◆ To do
a) Answer these from the passage on Mindszenty:
(i) How was he generally seen in the West when Anti-Totalitarianism was in vogue?
(ii) Which two leaders rejected the influence of these swings of opinion and adopted a stronger anti-Soviet policy?
(iii) How many forms did that influence take in the Catholic Church?
b) Carry the passage on Mindszenty forward from its final sentence.

Mindszenty’s prestige rose and fell in line with these movements of political, usually progressive, opinion. In that sense he was a victim of history. When Anti- Totalitarianism was in vogue, he was generally seen in the West as a hero; when anti-Fascism or anti-Imperialism became the fashionable ideology, he was at best an irrelevance, at worst an embarrassment. Though these swings of opinion took place in the world of the progressive intelligentsia, they influenced both governments and the Church. Their influence on governments could be seen in the higher priority that all Western governments placed on détente or rapprochement with the USSR during periods of Anti-Fascism such as the 1970s.
This influence on Western governments turned out to be temporary, if not superficial, as Reagan and Thatcher later demonstrated when they rejected it and embarked on a stronger anti-Soviet policy. In the case of the Catholic Church, however, the influence was deeper and it took two forms.

◆ Data block
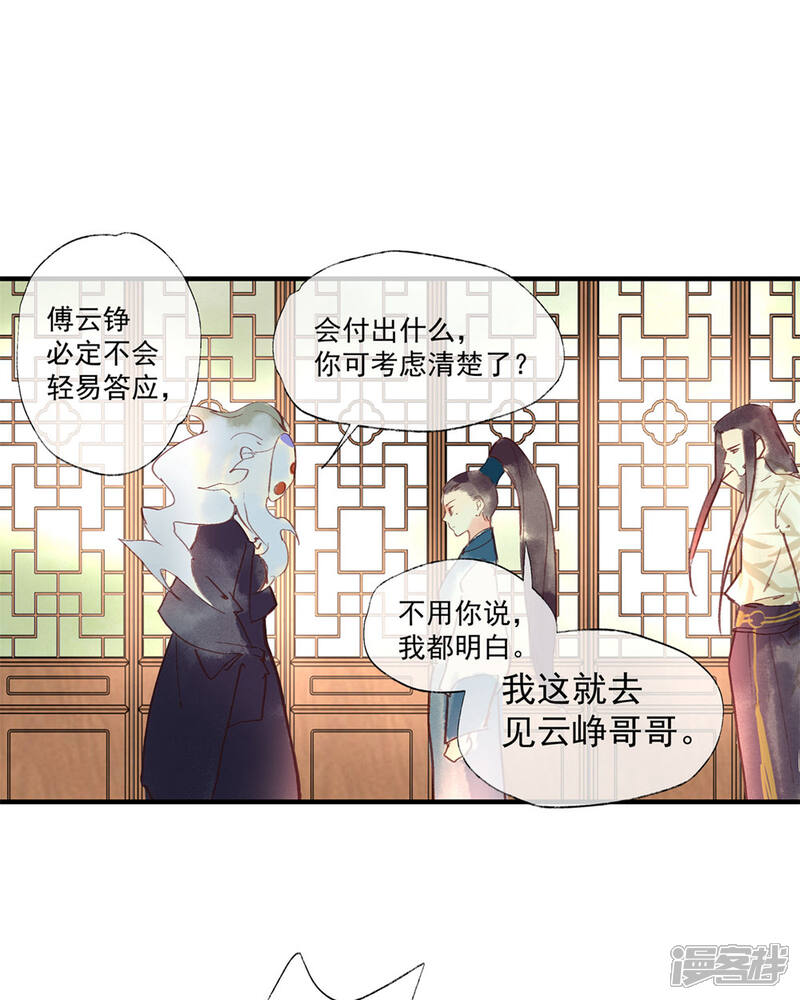 《鸾凤惊天》第50话 我答应陪你一生一世 第3页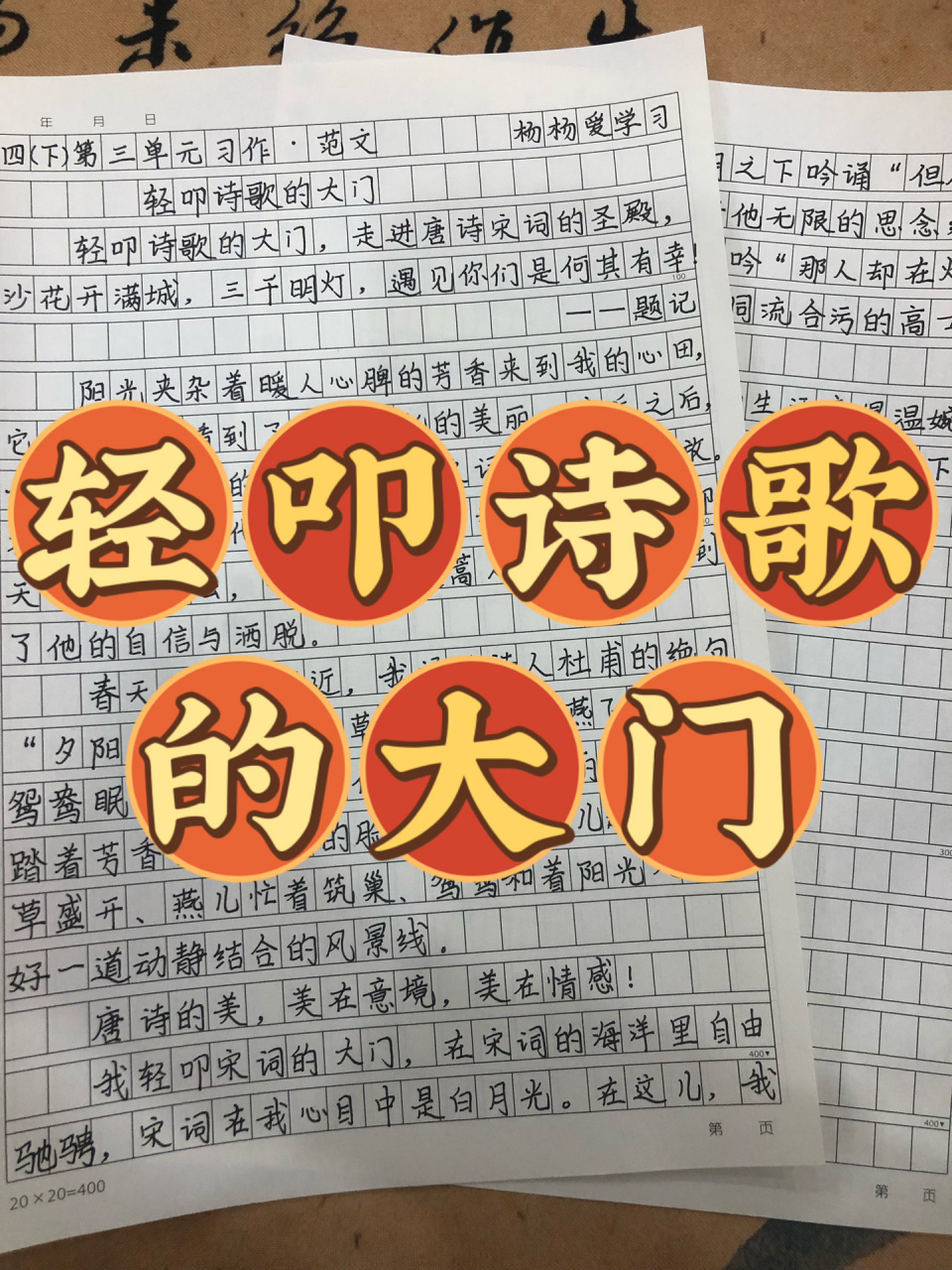 轻叩诗歌的大门 四年级第三单元作文范文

◆ Numbered responses
a)
(i) As a hero.
(ii) Reagan and Thatcher.
(iii) Two.

b)
Intellectually, the 1960s saw the growth of several movements seeking to reconcile Catholic teaching with Marxism. The most extreme of them was liberation theology which sought to interpret Christianity as a kind of metaphor for Marxism with the proletariat as the Church, Das Kapital as the gospels, and revolution as salvation. But there were also more moderate Christian–Marxist dialogues scattered through Western Europe. And these ideas became fashionable at all levels. The Church became far more critical of capitalism than of socialism, far more protective towards the Third World than towards the West. Social encyclicals during this period, such as Populorum Progressio, had a definite left-wing flavour to them even if it was sometimes qualified in the footnotes. Like the drift leftwards of social democratic parties, the atmosphere of Catholic thought became less harsh towards communism and the communist world, less friendly to the United States and to the concept of the West. That ideological drift removed or at least softened one obstacle to a new Vatican diplomacy towards the communist world.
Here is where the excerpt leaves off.